* Problem to solve *
Every line of the material is to be quoted verbatim, minus the pictures.

[Records provided — start]

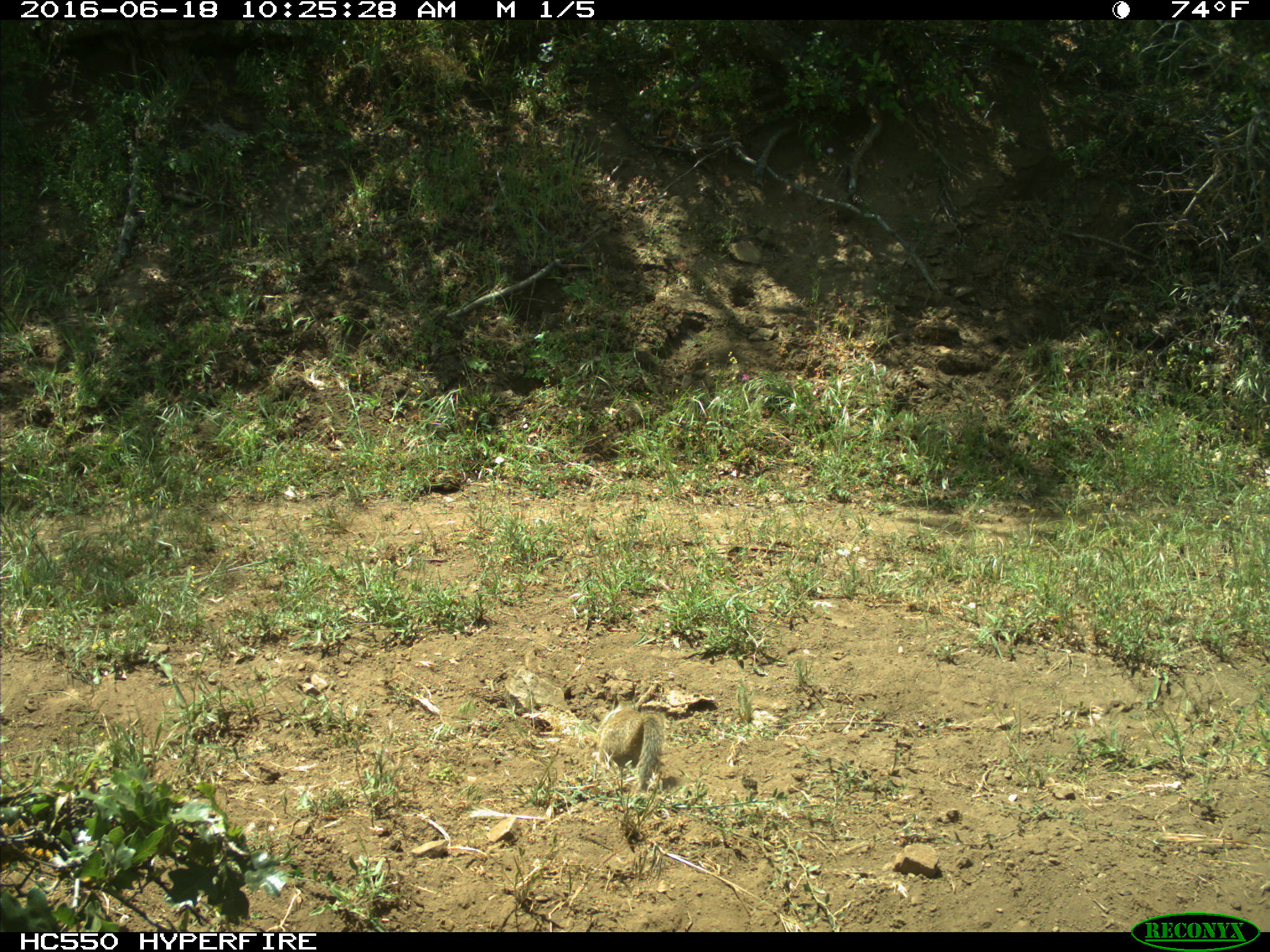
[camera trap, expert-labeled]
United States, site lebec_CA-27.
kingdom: Animalia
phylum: Chordata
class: Mammalia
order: Rodentia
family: Sciuridae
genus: Otospermophilus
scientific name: Otospermophilus beecheyi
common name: california ground squirrel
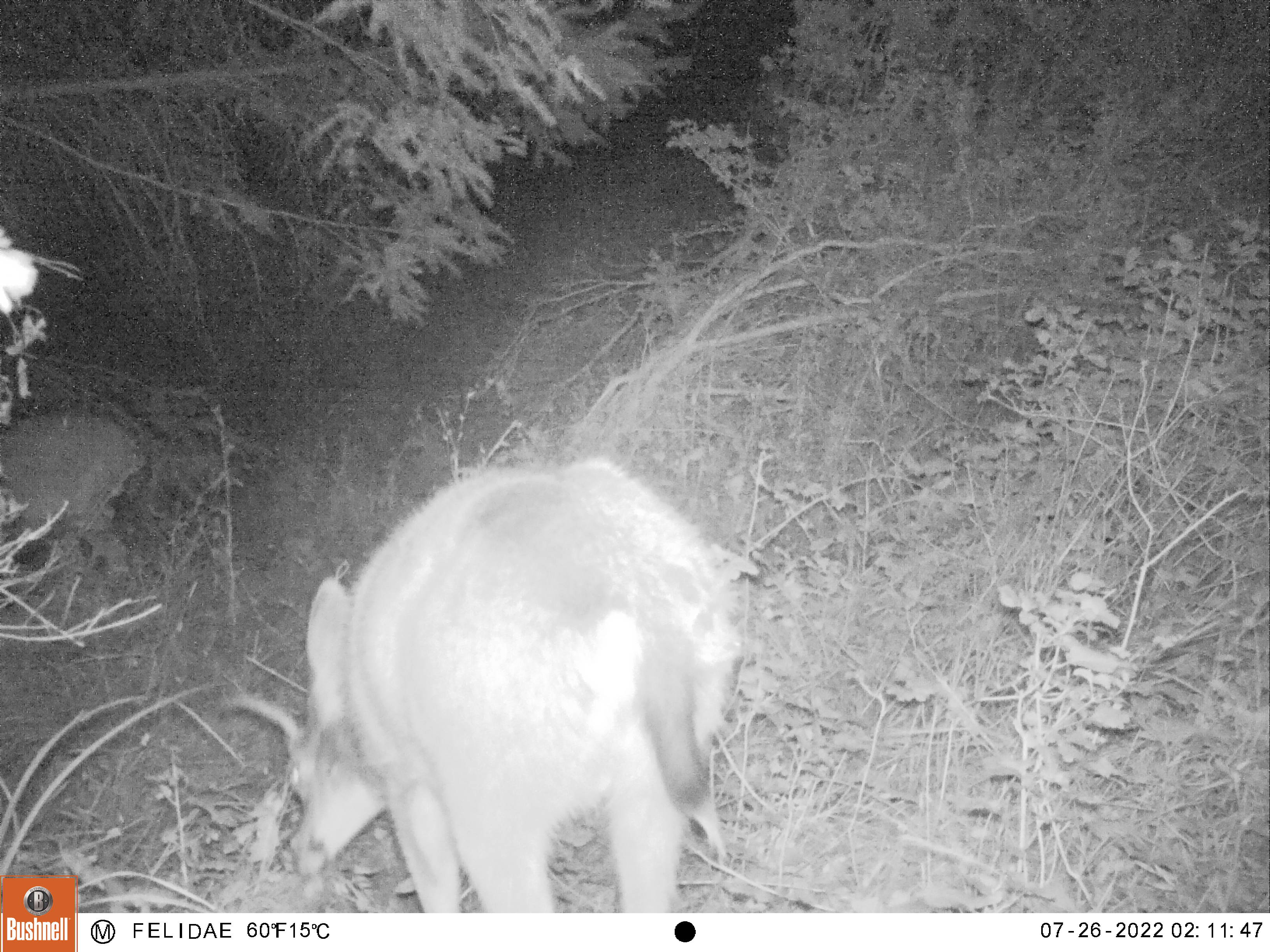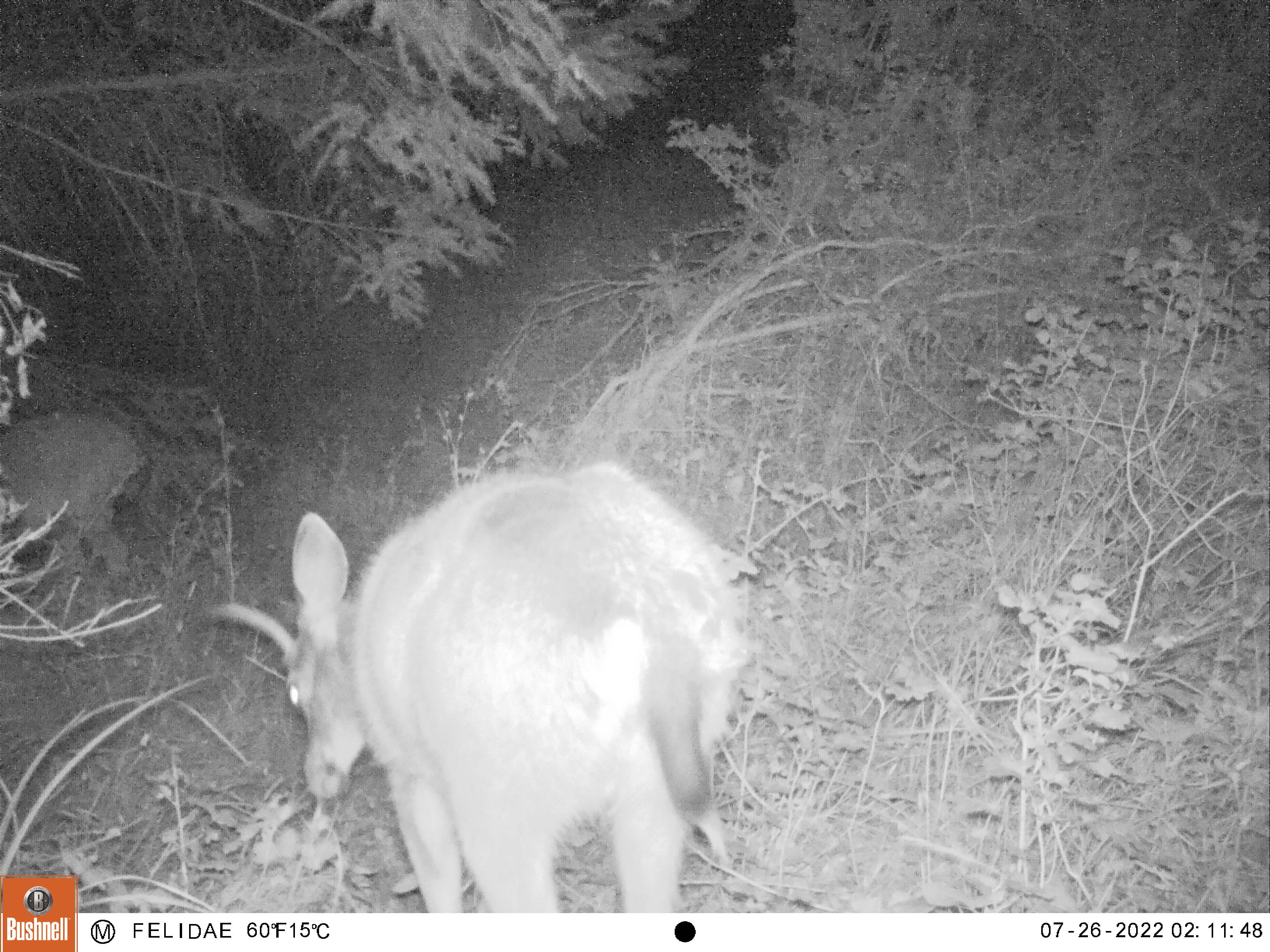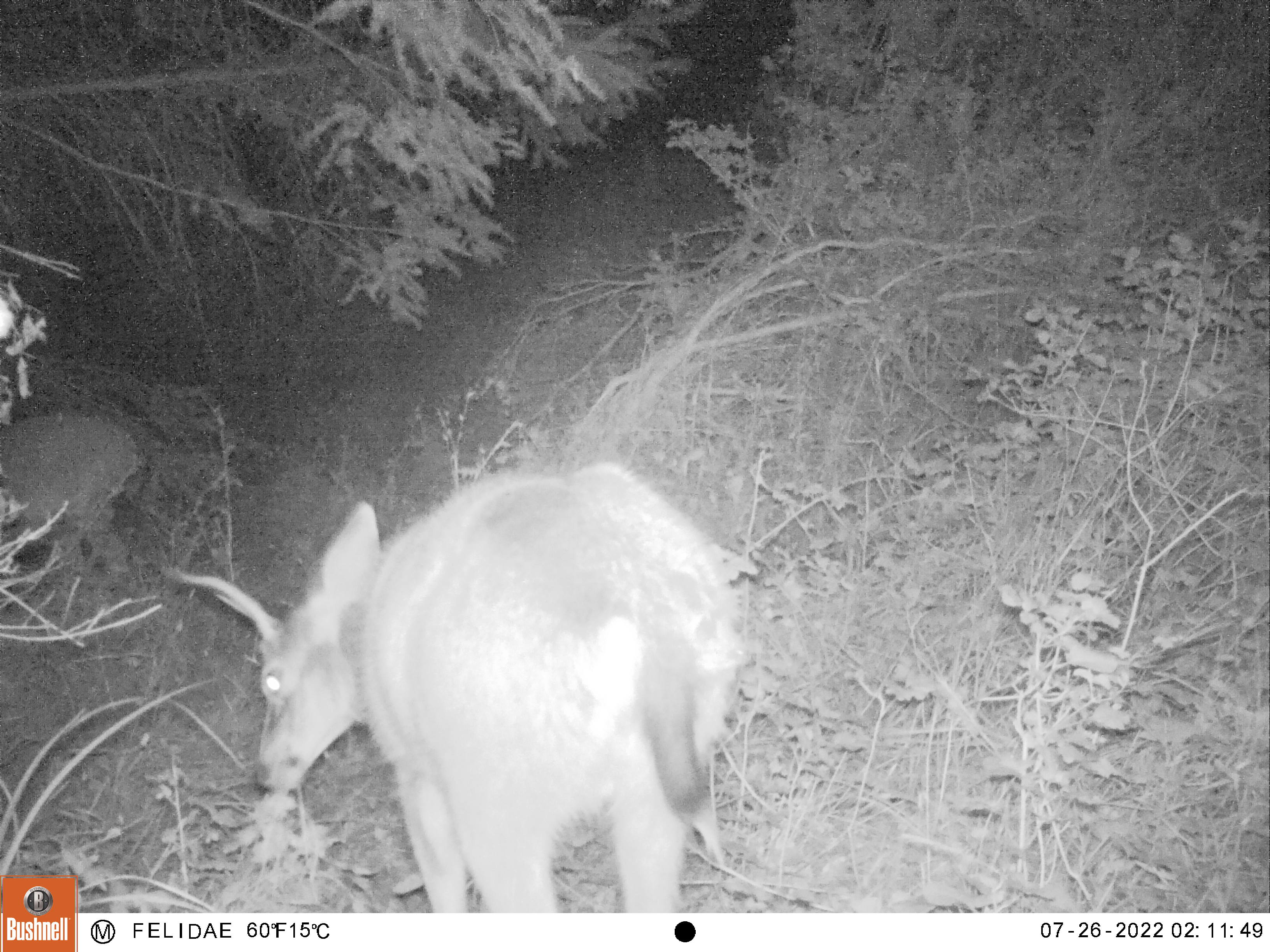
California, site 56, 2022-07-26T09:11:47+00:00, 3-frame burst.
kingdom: Animalia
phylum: Chordata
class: Mammalia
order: Artiodactyla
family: Cervidae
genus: Odocoileus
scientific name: Odocoileus hemionus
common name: mule deer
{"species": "mule deer (Odocoileus hemionus)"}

[Records provided — finish]

* Exercise result *
[camera trap, expert-labeled]
United States, site lebec_CA-27.
kingdom: Animalia
phylum: Chordata
class: Mammalia
order: Rodentia
family: Sciuridae
genus: Otospermophilus
scientific name: Otospermophilus beecheyi
common name: california ground squirrel
California, site 56, 2022-07-26T09:11:47+00:00, 3-frame burst.
kingdom: Animalia
phylum: Chordata
class: Mammalia
order: Artiodactyla
family: Cervidae
genus: Odocoileus
scientific name: Odocoileus hemionus
common name: mule deer
{"species": "mule deer (Odocoileus hemionus)"}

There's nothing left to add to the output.